The neighborhood around the genome is not a quiet place. Rather, it has all of the activity of a city at rush hour: Chromosomes ravel and unravel, DNA unzips while proteins zoom in for transcription or replication, and RNAs zoom out for translation into proteins.

transposon
By silencing and clustering Tf2 retrotransposons (green), proteins of the CENP-B family (red), themselves the remnants of ancient transposons, regulate the movement and placement of these mobile genetic elements and help maintain the organization and integrity of the genome.

Adding to the frenzy are genes that just cannot sit still. Called transposable elements or transposons, these “jumping genes” move about the genome with abandon. Generally considered to be the remains of ancient viruses that merged into our DNA far back in our evolutionary past, transposons exist in two distinct classes: DNA transposons and RNA- based retrotransposons.

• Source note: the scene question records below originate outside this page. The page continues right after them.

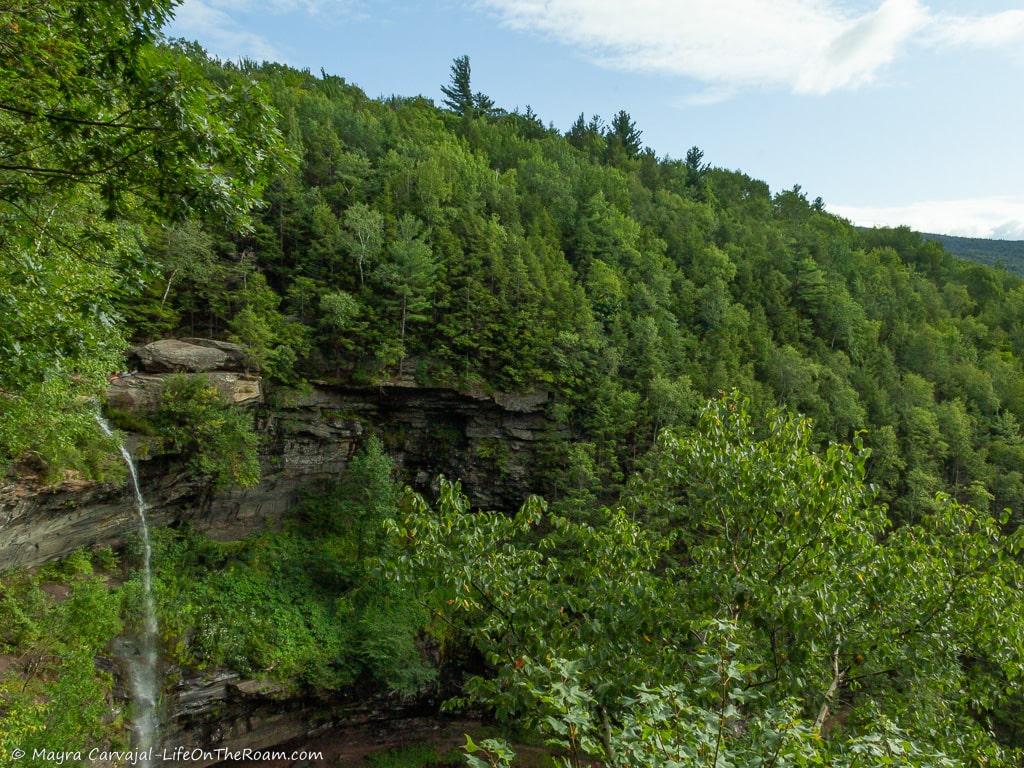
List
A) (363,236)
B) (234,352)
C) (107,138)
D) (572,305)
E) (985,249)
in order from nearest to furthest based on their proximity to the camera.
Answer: (107,138) < (234,352) < (363,236) < (572,305) < (985,249)

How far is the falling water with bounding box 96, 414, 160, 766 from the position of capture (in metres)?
14.4

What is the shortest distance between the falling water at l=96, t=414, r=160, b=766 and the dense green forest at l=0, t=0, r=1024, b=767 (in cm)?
61

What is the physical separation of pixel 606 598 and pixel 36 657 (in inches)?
588

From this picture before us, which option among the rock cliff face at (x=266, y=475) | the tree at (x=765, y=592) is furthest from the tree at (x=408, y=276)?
the tree at (x=765, y=592)

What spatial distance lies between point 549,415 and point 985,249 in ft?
718

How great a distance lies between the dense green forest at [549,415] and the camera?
4156 mm

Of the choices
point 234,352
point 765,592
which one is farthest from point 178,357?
point 765,592

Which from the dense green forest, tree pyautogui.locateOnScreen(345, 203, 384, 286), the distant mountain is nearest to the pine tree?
the dense green forest

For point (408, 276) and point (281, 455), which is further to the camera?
point (408, 276)

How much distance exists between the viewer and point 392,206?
1187 inches

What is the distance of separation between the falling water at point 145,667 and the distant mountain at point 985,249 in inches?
7928

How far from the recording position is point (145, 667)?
15.2 meters

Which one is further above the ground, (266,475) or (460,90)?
(460,90)

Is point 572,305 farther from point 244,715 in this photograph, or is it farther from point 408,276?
point 244,715
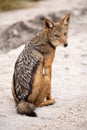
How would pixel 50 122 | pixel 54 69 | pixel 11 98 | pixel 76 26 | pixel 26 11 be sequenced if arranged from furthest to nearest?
pixel 26 11 → pixel 76 26 → pixel 54 69 → pixel 11 98 → pixel 50 122

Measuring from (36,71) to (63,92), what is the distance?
3.93 feet

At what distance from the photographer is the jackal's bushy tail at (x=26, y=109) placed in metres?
9.38

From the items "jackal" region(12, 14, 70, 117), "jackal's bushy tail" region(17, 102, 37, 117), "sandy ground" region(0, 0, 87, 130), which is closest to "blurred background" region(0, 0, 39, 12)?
"sandy ground" region(0, 0, 87, 130)

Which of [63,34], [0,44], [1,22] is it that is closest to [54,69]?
[63,34]

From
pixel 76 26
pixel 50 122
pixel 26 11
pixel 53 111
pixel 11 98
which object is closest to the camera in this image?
pixel 50 122

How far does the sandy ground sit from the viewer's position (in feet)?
29.6

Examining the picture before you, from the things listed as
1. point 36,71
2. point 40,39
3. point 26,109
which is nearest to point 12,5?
point 40,39

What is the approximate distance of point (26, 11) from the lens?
18.4m

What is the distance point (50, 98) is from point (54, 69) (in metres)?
2.12

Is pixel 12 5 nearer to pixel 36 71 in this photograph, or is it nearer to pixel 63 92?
pixel 63 92

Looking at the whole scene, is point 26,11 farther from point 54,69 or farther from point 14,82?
point 14,82

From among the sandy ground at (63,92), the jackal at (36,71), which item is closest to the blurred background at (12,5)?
the sandy ground at (63,92)

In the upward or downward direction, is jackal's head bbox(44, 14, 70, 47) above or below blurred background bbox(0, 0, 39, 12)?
above

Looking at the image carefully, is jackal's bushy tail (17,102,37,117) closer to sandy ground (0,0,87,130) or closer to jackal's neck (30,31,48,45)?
sandy ground (0,0,87,130)
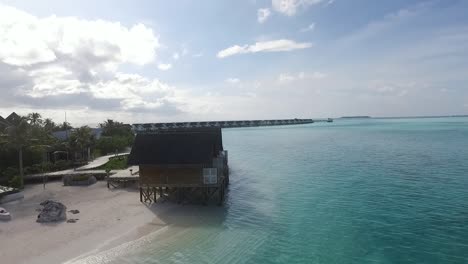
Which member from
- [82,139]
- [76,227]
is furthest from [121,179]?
[82,139]

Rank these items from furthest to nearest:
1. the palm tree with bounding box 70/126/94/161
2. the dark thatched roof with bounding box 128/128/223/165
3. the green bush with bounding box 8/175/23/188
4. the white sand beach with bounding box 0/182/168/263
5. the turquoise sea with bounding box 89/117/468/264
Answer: the palm tree with bounding box 70/126/94/161 < the green bush with bounding box 8/175/23/188 < the dark thatched roof with bounding box 128/128/223/165 < the white sand beach with bounding box 0/182/168/263 < the turquoise sea with bounding box 89/117/468/264

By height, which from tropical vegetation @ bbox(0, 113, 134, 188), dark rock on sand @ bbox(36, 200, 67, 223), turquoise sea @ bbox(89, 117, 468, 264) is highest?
tropical vegetation @ bbox(0, 113, 134, 188)

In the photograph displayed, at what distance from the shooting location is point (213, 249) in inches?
811

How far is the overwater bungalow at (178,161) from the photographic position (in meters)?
29.2

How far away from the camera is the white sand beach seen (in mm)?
20188

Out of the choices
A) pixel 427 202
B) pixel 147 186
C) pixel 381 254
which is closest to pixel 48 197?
pixel 147 186

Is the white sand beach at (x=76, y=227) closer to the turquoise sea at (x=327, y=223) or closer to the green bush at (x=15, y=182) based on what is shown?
the turquoise sea at (x=327, y=223)

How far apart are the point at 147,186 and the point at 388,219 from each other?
19869 millimetres

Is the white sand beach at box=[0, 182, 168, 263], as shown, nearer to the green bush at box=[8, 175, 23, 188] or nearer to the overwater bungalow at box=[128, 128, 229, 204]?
the overwater bungalow at box=[128, 128, 229, 204]

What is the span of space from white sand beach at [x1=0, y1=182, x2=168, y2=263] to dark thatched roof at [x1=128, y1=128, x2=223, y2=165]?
164 inches

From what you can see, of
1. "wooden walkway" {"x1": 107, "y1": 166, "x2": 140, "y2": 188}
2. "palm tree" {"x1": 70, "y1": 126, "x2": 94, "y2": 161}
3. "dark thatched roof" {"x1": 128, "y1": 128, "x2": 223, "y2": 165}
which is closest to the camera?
"dark thatched roof" {"x1": 128, "y1": 128, "x2": 223, "y2": 165}

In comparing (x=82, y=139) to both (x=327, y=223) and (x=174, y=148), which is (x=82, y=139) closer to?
(x=174, y=148)

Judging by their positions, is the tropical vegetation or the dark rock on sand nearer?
the dark rock on sand

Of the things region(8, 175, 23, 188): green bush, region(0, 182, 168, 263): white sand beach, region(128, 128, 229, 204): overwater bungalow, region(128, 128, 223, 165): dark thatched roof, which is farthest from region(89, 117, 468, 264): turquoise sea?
region(8, 175, 23, 188): green bush
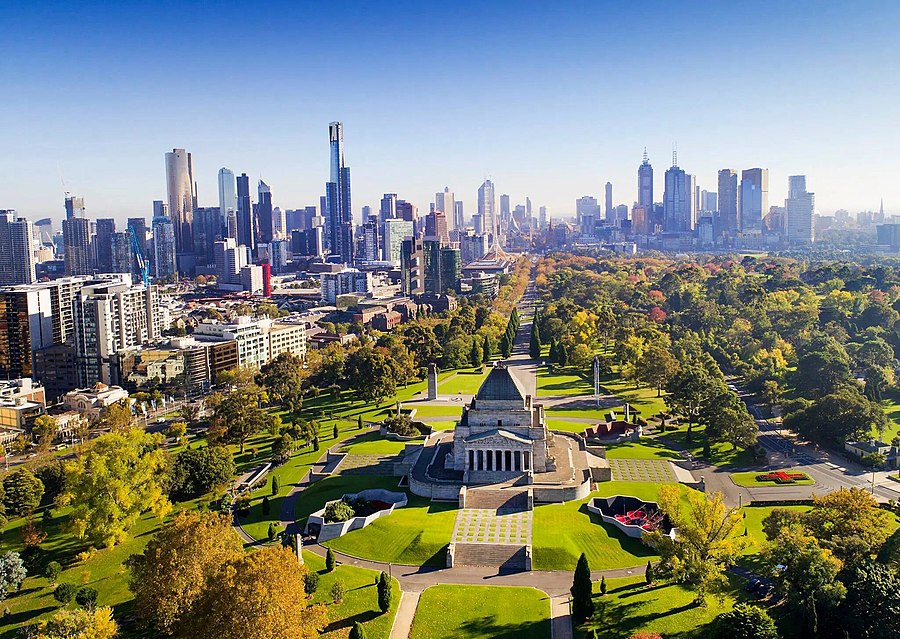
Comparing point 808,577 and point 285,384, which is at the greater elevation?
point 285,384

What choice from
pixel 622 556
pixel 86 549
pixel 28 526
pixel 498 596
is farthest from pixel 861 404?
pixel 28 526

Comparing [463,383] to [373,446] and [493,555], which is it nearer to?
[373,446]

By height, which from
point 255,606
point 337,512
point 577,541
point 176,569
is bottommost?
point 577,541

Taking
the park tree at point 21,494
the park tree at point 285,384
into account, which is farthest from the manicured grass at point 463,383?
the park tree at point 21,494

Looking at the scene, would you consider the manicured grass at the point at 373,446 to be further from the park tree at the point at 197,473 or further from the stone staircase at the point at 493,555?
the stone staircase at the point at 493,555

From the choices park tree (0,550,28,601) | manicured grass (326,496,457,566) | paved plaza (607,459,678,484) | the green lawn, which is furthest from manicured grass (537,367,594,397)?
park tree (0,550,28,601)

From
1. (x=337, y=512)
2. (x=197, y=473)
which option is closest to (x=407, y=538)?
(x=337, y=512)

With their ability to randomly cut- or copy-and-paste themselves into just about any genomic location, transposons can be both boon and bane. They can increase genome size and complexity, providing fertile ground for the development and evolution of new traits. Or they can wreak genomic havoc by disrupting genes critical for normal cellular functions, such as proliferation and apoptosis.

Because they can have such widespread and powerful effects, the genome needs to keep the activity of transposons under tight control. In the January 24, 2008, issue of the journal Nature, Laboratory of Biochemistry and Molecular Biology Senior Investigator Shiv Grewal, Ph.D., Postdoctoral Fellow Hugh Cam, Ph.D., and their colleagues reported the results of studies in yeast revealing the existence of a powerful mechanism by which the genome may regulate how and where transposons move and act.

This surveillance system centers on the action of a group of proteins homologous to a human protein family called the CENP-B family. According to the Grewal team’s results, the CENP-B proteins—themselves derived from the remnants of past transposons—seek out and silence a group of retrotransposons called the Tf2 family. The CENP-Bs also appear to be able to corral these retrotransposons into clusters, called Tf bodies, which may facilitate the proteins’ surveillance tasks and also have wider implications for genome organization, gene regulation, and response to environmental stresses.

Taken together, the scientists’ results suggest that the genome has, over time, tamed some of these “jumping genes” and redirected them into roles where they regulate their own kin, thereby helping to maintain genome integrity.